Pendidikan ternyata menjadi faktor penting dalam hubungan antara pekerjaan dan aktivitas fisik. Semakin tinggi pendidikan, semakin besar kemungkinan orang memenuhi persyaratan aktivitas fisik. Dan orang-orang dengan derajat pendidikan lebih tinggi cenderung lebih kerap melakukan olahraga di waktu luang.
"Pendidikan adalah modal sosial yang memberikan akses informasi, dan menggunakan informasi tersebut untuk membuat keputusan tentang pilihan gaya hidup,"jelas Blackwell.
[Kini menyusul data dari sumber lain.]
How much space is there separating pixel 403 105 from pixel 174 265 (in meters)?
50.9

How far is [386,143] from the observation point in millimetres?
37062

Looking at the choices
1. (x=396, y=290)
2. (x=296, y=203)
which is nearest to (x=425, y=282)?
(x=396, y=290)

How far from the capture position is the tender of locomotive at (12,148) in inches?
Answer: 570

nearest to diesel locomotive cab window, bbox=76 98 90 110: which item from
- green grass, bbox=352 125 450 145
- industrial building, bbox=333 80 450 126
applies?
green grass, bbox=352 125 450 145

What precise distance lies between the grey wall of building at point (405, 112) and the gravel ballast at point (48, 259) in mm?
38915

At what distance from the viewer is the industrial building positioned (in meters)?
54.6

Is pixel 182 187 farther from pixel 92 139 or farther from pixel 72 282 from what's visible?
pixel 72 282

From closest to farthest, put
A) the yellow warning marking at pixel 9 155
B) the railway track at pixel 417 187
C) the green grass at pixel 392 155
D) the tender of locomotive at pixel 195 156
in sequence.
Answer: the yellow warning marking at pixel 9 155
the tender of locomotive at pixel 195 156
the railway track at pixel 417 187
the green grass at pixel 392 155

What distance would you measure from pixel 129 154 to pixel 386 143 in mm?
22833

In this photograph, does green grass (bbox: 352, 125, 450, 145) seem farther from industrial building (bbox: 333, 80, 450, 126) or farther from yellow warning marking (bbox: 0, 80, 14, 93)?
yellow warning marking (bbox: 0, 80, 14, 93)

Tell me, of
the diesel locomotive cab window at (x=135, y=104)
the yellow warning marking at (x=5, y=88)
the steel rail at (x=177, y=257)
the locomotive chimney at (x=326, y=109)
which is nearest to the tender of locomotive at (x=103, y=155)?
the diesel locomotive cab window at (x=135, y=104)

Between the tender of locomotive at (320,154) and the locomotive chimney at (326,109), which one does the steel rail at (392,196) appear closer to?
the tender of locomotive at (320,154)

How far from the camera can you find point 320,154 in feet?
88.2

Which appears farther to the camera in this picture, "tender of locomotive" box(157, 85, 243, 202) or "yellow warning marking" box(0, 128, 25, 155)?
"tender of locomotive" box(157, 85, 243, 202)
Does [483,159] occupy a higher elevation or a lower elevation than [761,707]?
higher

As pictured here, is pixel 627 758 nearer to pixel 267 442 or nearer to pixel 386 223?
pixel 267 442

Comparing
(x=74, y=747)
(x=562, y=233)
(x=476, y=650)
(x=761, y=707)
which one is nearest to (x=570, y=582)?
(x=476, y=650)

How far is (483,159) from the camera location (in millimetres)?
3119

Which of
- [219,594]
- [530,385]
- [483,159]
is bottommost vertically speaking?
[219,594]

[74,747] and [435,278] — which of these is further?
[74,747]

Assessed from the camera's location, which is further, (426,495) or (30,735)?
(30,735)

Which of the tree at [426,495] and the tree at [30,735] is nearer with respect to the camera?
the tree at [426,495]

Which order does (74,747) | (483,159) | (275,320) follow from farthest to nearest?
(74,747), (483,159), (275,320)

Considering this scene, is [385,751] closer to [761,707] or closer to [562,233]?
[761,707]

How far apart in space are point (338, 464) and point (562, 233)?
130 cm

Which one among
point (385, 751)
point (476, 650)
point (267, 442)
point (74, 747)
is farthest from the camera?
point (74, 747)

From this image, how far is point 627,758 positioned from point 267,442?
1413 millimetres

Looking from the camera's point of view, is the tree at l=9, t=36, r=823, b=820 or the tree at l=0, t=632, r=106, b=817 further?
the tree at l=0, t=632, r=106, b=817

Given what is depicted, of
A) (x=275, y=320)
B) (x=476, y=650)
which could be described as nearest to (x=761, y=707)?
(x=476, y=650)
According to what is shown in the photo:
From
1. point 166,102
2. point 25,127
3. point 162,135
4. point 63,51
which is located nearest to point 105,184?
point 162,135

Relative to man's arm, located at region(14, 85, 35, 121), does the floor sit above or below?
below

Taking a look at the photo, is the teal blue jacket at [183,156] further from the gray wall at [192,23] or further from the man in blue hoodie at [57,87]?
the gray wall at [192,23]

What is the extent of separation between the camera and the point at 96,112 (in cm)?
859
Pendidikan tinggi membantu orang untuk mempelajari lebih lanjut tentang manfaat latihan juga memiliki lebih banyak sumber daya untuk aktif secara fisik ketika mereka tidak bekerja.
Sayang, laporan ini tidak menyelidiki seperti apakah kebiasaan para perokok atau pelaku diet. Namun, Blackwell menduga pendidikan juga mempengaruhi faktor-faktor tersebut.